L’année 2024 marque une étape importante pour la filière biométhane. La production nationale a atteint 11,6 TWh injectés, contre 9,16 TWh un an plus tôt, soit une progression de près de 27 %. Dans le même temps, la consommation finale de gaz naturel poursuit sa baisse : 360 TWh en 2024, contre 380 TWh en 2023. Cette évolution simultanée dessine un signal très positif pour la transition énergétique : sobriété et efficacité d’un côté, montée en puissance des gaz renouvelables de l’autre.
Au total, la part du biométhane dans la consommation française passe de 2,4 % en 2023 à environ 3,2 % en 2024.
Dans un contexte où la PPE3 reste attendue pour donner une visibilité pluriannuelle à la filière, et où 2024 marque le lancement opérationnel du dispositif CPB, il est intéressant d’observer comment cette dynamique se manifeste localement. Les écarts entre départements sont significatifs : certains affichent plus de 20 % de biométhane dans leur consommation, tandis que d’autres restent encore presque vierges de production.

Part de biométhane dans la consommation finale de gaz en 2024, par département. Sources : données Odré 2024 – traitement CH4.bio.
Les territoires les plus avancés
L’analyse départementale révèle un groupe de plus en plus large de territoires dépassant les 10 % de biométhane dans leur consommation. L’Orne, les Ardennes, l’Aube ou encore la Haute-Marne restent en tête, avec des parts impressionnantes qui s’expliquent par une combinaison de projets historiques, de mobilisation locale et d’acteurs moteurs.

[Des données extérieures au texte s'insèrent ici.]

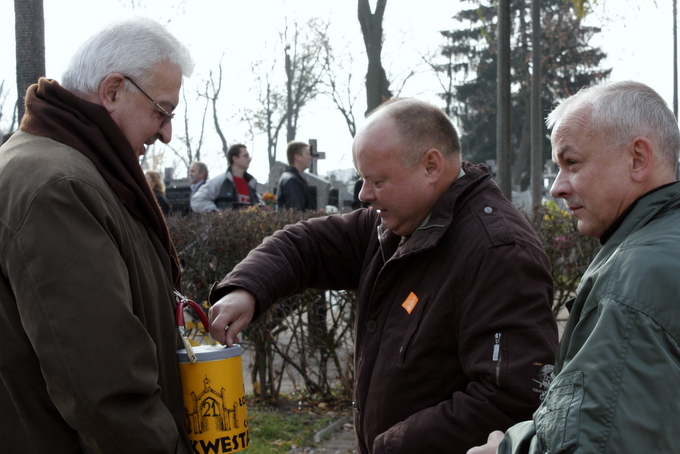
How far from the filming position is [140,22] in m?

D’autres départements connaissent une progression notable en 2024, comme l’Eure-et-Loir, la Vendée, les Deux-Sèvres, la Marne, la Côtes-d’Armor ou encore la Mayenne. Ces territoires ont consolidé leurs installations existantes ou mis en service de nouveaux projets, faisant nettement progresser leur part relative.
En parallèle, plusieurs grands départements très consommateurs restent mécaniquement sous la barre des 1 %, ce qui ne reflète pas nécessairement un manque de projets, mais met en évidence la nécessité d’un travail plus poussé de concertation locale, de pédagogie auprès des acteurs territoriaux et de mise en avant des externalités positives de la méthanisation : gestion des effluents, réduction des engrais minéraux, souveraineté énergétique ou encore création de valeur agricole.

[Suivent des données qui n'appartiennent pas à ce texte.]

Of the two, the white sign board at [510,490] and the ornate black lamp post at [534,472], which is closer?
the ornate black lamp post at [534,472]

Dans ces territoires, la montée en puissance du biométhane dépendra aussi d’une volonté politique claire, capable de soutenir des projets structurants et de mobiliser l’ensemble des acteurs autour d’une trajectoire commune.
Le Top 10 des départements en 2024
Les données de l’année positionnent l’Orne en tête avec 25,8 % de biométhane dans sa consommation, suivie des Ardennes (21,9 %), de l’Aube (21,8 %), de la Haute-Marne (17,0 %) et du Cher (13,7 %). La Seine-et-Marne, les Deux-Sèvres, la Haute-Saône, l’Oise et la Vendée complètent ce Top 10.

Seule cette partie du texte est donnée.